Though Hering also insisted that “the success of the MCC programs in Honduras and Nicaragua is not dependent upon the passage of DR-CAFTA,” no mention was made of the corresponding effect the programs had on helping to achieve DR-CAFTA’s narrow approval in the U.S House. Nicaraguan President Enrique Bolaños took advantage of a recent ceremony for the signing of the MCC compact to promote the passage of CAFTA before the House vote, making it clear that the two accords were related in the minds of government officials.
MCC agreements with Central America may have played some role in bringing hidden benefits to the U.S, suggesting that the Bush aid invention was much less selfless than it was publicly proclaimed to be. In addition, such anticipated benefits over DR-CAFTA could have caused the MCC to favor Central America, a hypothesis supported by the fact that two of the first four countries approved for funding were Honduras and Nicaragua (they were also the only two Central American countries to be eligible in this first round).
Prospects for the Future
The MCC may add up to
be the beginnings of an innovative new approach to
jump-start poverty stricken economies that leaves
responsibility and accountability largely in the hands of
the receiving governments.

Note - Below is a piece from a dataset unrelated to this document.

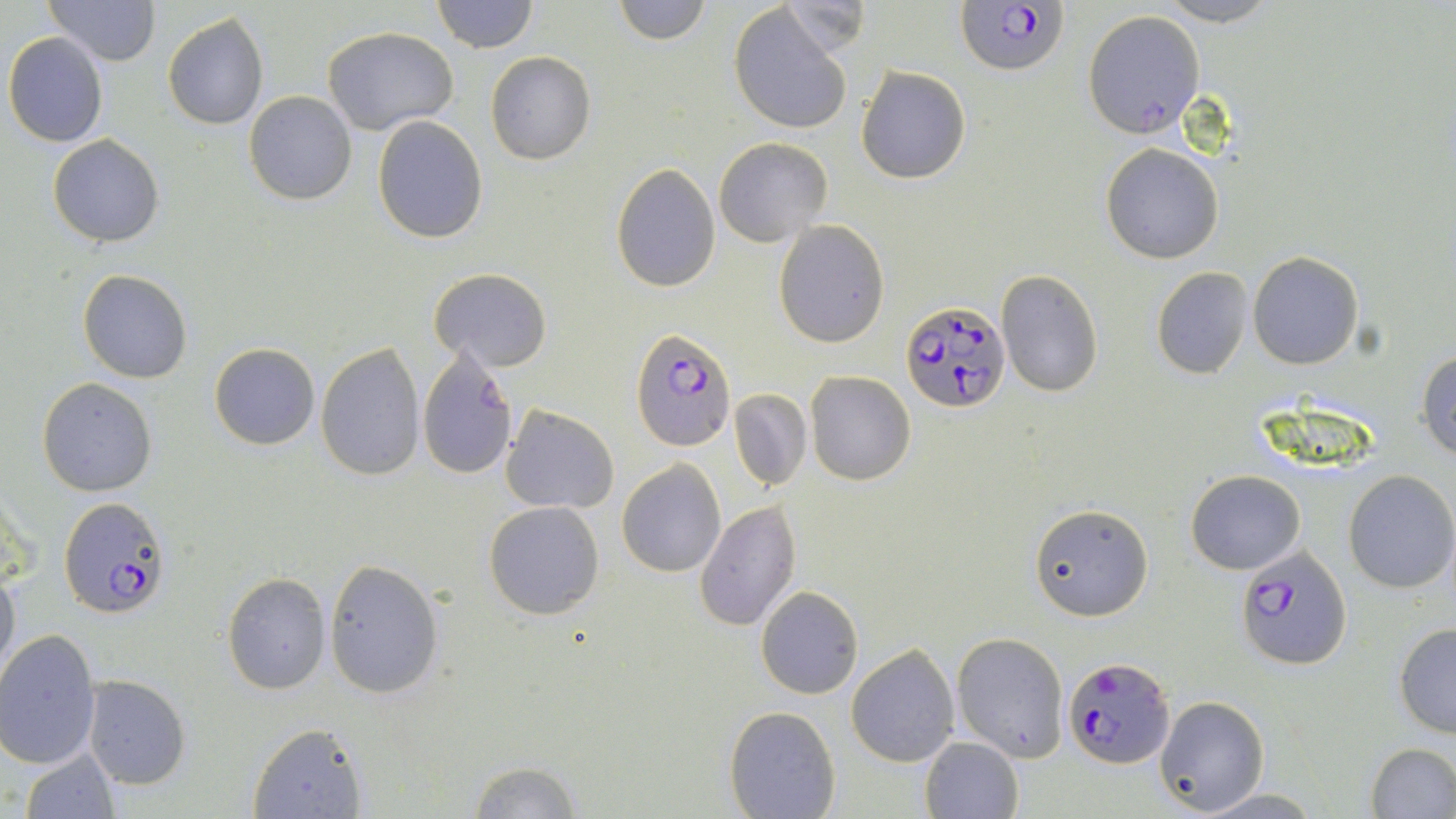
slide-level diagnosis = Plasmodium falciparum
field of view = one of a larger specimen
uninfected red blood cell locations = approximate bounding boxes as (x1,y1)-(x2,y2) corner pairs in pixels: (45,0)-(161,68), (431,0)-(539,54), (612,0)-(710,45), (777,1)-(870,60), (1155,1)-(1282,26), (729,4)-(854,134), (1082,10)-(1205,138), (162,12)-(268,130), (323,25)-(458,133), (3,32)-(110,148), (485,51)-(595,166), (856,65)-(972,185), (244,91)-(357,205), (372,115)-(488,243), (47,135)-(164,246), (714,138)-(833,247), (1100,143)-(1224,264), (610,163)-(721,291), (773,219)-(889,349), (1248,252)-(1364,369), (1152,266)-(1253,379), (430,268)-(552,371), (77,269)-(192,384), (997,271)-(1102,395), (316,343)-(425,481), (209,344)-(320,450), (416,347)-(518,479), (1418,351)-(1456,460), (805,370)-(916,486), (37,377)-(157,497), (730,389)-(811,490), (500,404)-(619,514), (617,459)-(725,576), (1342,470)-(1456,593), (1187,471)-(1306,574), (696,498)-(802,633), (483,500)-(606,620), (1029,503)-(1151,621), (323,560)-(446,698), (0,568)-(20,685), (223,573)-(331,694), (755,586)-(863,699), (1393,621)-(1456,738), (0,631)-(101,768), (951,632)-(1069,760), (847,645)-(960,766), (83,677)-(190,789), (1155,695)-(1268,815), (725,707)-(841,819), (248,723)-(367,818), (919,737)-(1024,819), (1366,742)-(1456,818), (19,747)-(120,818), (466,759)-(580,817), (1191,786)-(1323,817)
magnification = 1000x
Plasmodium falciparum-infected red blood cell locations = approximate bounding boxes as (x1,y1)-(x2,y2) corner pairs in pixels: (957,0)-(1069,77), (901,300)-(1010,412), (630,328)-(734,452), (62,498)-(171,618), (1238,546)-(1353,670), (1064,656)-(1175,770)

Through its policy of rewarding
those countries that actively and effectively reduce poverty
for all their citizens, the organization encourages
developing nations to improve upon their own shortcomings,
and thus make better use of available aid.
However, while the MCC does look promising for helping to modestly improve economic development worldwide, fundamental flaws may prevent it from even taking off. The slow pace at which MCA compacts have progressed, coupled with the surprised and certainly premature resignation of its CEO, provides for a troubling outlook. Also, U.S. officials, for political reasons, may be tempted to see more than there is to see when it comes to ascribing a high level of democracy, basic civil guarantees, labor rights and the existence of solid representative institutions in a historically corruption region. With its future leadership undecided and barely any funding so far disbursed, there is no telling whether these envisaged compacts will be able to reach the broad range of people for which they were intended, or whether the whole operation will be self-discrediting. While the MCC in theory appears well-intentioned, the organization is not likely to significantly affect enough of the world’s poor to be sufficient on its own as a major U.S. aid strategy.
This analysis was prepared by COHA Research Associates Jessica Davidson and Cate Johnston.